==== Extract ====
For professionals with big scopes it would be a opportunity for some bright objects. But in the most cases, big telescopes today are equiped with much more effective adaptive optics, so DSO lucky imaging is not a solution even for the professionals.
Attached some of my experiment results:
Just my five cents,
cheers Markus
Very in depth article which entertains food for thought.
Very interesting approach. I like the concepts of the virtual buffer and image autoguiding--no reason to tie up a lot of file space and acquisition time which will be aggravated by the stacking process, any way. Is this approach now used in any of publicly available programs like SharpCap or FireCapture? Or is your software available, or soon to be available to the community?
In response to forum member 'etalon' I would agree that the best (and proven) way to go for improving astronomical imaging is through adaptive optics (which happens to have been at pioneered at one of my previous places of employment), but the average amateur is unable to afford the 'rubber mirrors,' wavefront sensors and the artificial guide stars necessary for that technology. Instead, taking lots of short exposures and sorting through them is more in the realm of what us amateurs can do.
The software I use is not in any programs available to the public. I have written the software on a Macintosh and is experimental. I am currently working on a new version that makes use of an image intensifier tube to get down to the photon counting regime. The current set of CMOS cameras have much lower readout noise than past CCD cameras, but their readout noise is not low enough for photon counting. What I would like to do is use short enough exposures to freeze the turbulence. Whether this will work with low radiance DSOs is an open question. I have made a number of algorithmic improvements, but whether it's enough I don't really know. Yes, larger telescopes would boost the SNR and would make short exposures more feasible, however with larger telescopes getting lucky with nearly diffraction limited images becomes more difficult. So there is a trade-off here which will depend on how good the seeing is at the observing site.
Bob
Nice paper, very interesting work. It would be nice to see these techniques implemented in current popular software.
Do you have imaging results that compare your lucky imaging technique with long exposures under similar conditions? It would be nice to see a side by side comparison of results.
I use a similar technique for a different reason: I leveraged my 12” observational Alt/Az Dob Goto Dob, so I also use very short exposures of 6-8 seconds in dim objects, 2-4 seconds in the brighter objects typically. For me it’s mainly due to tracking jitters, drift, and sometimes field rotation, but I also see the atmospheric seeing benefits at the shorter exposures, especially on globular clusters, bright galaxies, and planetary nebulae. I would love to have longer “virtual subs” generated to keep the data at manageable levels, that would be a huge enabler for me.
I agree with the comments that it’s really only for a subset of targets and situations so, but if implemented in a way that makes it easy to do then why not get higher resolution on some of our targets? I would love that.
As I stare at your fine image of M13 it slowly seems to begin to rotate on me. Did anyone else notice a similar effect or am I simply down to my last marble?
====
What the exercise asks: Copy the forum discussion on lucky imaging, starting with "For professionals with" and going on through "for the professionals.", but replace "lucky imaging" with "short-exposure imaging".
==== Data section ====
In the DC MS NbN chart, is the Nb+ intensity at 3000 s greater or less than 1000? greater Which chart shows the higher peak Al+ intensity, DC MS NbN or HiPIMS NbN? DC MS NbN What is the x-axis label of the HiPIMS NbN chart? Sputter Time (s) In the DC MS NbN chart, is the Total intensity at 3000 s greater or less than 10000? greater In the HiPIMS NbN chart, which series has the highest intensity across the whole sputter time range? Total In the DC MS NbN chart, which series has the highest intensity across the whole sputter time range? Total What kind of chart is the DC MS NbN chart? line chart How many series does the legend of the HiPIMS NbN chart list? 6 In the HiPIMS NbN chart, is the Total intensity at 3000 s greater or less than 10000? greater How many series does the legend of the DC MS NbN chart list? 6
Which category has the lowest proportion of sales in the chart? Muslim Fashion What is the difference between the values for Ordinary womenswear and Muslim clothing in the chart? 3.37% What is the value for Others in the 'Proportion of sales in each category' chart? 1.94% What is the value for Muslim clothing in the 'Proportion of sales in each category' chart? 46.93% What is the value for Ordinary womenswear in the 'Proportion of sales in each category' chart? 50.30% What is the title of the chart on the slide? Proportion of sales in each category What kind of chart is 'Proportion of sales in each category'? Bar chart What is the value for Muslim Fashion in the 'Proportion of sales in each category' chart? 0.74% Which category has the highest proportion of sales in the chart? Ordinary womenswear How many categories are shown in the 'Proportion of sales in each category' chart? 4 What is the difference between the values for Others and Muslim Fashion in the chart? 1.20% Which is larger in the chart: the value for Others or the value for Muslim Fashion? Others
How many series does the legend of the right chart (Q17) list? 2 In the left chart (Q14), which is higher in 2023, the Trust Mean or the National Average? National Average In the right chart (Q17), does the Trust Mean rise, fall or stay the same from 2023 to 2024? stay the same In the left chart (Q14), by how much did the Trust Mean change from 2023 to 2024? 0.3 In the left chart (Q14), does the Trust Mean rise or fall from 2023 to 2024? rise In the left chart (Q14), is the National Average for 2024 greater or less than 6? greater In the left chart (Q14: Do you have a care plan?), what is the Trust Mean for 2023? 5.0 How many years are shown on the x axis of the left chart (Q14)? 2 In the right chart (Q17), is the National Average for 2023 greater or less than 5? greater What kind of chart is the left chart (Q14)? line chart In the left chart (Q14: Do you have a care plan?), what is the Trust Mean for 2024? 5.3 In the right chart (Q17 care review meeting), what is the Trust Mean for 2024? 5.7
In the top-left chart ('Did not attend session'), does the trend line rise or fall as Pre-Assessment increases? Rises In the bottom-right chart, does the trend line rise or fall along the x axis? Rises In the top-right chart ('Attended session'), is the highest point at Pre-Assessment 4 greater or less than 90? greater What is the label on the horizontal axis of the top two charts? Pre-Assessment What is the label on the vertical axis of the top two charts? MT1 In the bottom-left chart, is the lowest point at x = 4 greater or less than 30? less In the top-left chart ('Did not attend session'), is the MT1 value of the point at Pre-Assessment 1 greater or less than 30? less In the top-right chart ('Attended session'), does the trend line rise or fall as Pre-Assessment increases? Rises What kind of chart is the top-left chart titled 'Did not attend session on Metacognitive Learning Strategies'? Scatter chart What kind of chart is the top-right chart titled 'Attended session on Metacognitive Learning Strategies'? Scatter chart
====
Answer for this exercise:
For professionals with big scopes it would be a opportunity for some bright objects. But in the most cases, big telescopes today are equiped with much more effective adaptive optics, so DSO short-exposure imaging is not a solution even for the professionals.